Tuesday, March 9, 2010

Lebanon (2009, Maoz)


Rating: **

Even though usually I’m a total sucker for conceptual genre-bending, Samuel Maoz’s much-praised Lebanon (2009) rubbed me the wrong way.  It seemed aesthetically fake, if not wrong-headed. The high-concept here is that the camera doesn’t leave the inside of an Israeli tank during its mission in Lebanon in mid-1982. Had this rule been followed avidly, the result might have become fascinating. Unfortunately, Maoz is set on having his cake and eating it, too. The camera doesn’t leave the tank, all right, but the tank’s periscope is in constant use and boy, these soldiers would make for a great team of DPs! Framing and camera movement in the long periscope-p.o.v. scenes are so clear and focused, so centered, so little obstructions get in their way, they might as well have been shot from the outside. There is no restraint to this movie’s visuals other than the constant mechanical whizzing of the periscope each time it slides this way and that. All minutiae facial expressions  are picked up, all found symbols on full display.

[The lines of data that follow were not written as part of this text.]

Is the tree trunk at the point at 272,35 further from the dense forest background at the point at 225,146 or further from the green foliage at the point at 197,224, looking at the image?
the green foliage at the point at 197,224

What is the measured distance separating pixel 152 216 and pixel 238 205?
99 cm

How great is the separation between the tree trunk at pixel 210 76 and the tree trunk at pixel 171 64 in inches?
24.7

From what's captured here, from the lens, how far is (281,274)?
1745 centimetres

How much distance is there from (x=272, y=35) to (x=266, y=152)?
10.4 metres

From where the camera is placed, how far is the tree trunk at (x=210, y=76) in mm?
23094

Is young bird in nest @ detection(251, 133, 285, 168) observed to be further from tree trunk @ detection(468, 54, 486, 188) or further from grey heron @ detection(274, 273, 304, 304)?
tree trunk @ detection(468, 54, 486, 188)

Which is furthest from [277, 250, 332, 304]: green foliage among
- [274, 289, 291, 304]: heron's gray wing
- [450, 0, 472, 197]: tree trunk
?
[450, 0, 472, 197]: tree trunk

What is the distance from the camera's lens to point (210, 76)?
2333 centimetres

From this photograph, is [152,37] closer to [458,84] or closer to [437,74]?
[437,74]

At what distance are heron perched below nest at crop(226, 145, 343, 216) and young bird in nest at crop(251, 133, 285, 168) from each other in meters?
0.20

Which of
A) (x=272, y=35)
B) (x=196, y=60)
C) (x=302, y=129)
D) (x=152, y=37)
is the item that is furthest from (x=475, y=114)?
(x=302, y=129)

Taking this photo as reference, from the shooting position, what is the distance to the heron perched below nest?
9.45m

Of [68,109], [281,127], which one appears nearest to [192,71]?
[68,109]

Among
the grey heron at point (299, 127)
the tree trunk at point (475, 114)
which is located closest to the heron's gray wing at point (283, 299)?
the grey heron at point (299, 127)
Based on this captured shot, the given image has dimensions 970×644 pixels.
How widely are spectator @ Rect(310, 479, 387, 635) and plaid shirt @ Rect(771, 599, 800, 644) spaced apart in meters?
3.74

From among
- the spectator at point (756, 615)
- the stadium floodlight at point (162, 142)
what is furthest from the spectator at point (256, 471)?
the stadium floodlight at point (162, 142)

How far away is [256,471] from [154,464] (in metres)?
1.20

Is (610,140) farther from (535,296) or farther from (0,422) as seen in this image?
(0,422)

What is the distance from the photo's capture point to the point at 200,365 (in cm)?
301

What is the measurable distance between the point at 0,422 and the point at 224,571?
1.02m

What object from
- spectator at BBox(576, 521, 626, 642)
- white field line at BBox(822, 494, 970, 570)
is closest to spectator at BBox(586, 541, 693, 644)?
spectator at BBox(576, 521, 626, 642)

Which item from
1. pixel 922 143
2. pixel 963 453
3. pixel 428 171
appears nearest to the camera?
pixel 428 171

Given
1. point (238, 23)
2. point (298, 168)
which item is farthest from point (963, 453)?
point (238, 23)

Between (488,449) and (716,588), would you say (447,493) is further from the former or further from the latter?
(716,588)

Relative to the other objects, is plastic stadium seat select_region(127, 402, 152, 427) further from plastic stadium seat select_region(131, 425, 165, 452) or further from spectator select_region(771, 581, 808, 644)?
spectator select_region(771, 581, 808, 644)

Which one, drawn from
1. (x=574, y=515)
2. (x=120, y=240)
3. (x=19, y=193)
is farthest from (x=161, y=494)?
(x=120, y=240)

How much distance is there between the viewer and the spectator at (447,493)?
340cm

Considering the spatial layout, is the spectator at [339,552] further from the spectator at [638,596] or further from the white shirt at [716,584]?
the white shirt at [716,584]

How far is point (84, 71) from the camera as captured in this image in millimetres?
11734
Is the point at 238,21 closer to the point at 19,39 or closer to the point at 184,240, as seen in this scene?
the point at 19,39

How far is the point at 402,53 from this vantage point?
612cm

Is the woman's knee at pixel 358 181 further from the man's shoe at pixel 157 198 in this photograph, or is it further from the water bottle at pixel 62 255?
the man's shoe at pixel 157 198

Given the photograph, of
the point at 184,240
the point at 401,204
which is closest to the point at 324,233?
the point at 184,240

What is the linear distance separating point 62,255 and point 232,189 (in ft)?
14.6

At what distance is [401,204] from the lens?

Another problem is the stereotypical presentation of the conflicts within the male group, as  well as the hopelessly cliché-ridden moments of buddy-truth. All this is buried under tons of seeming formal restraint and experiential intensity, which in the end proves nothing more than a cover-up for obvious sentimental pulls and banal statements about war’s violation of human dignity.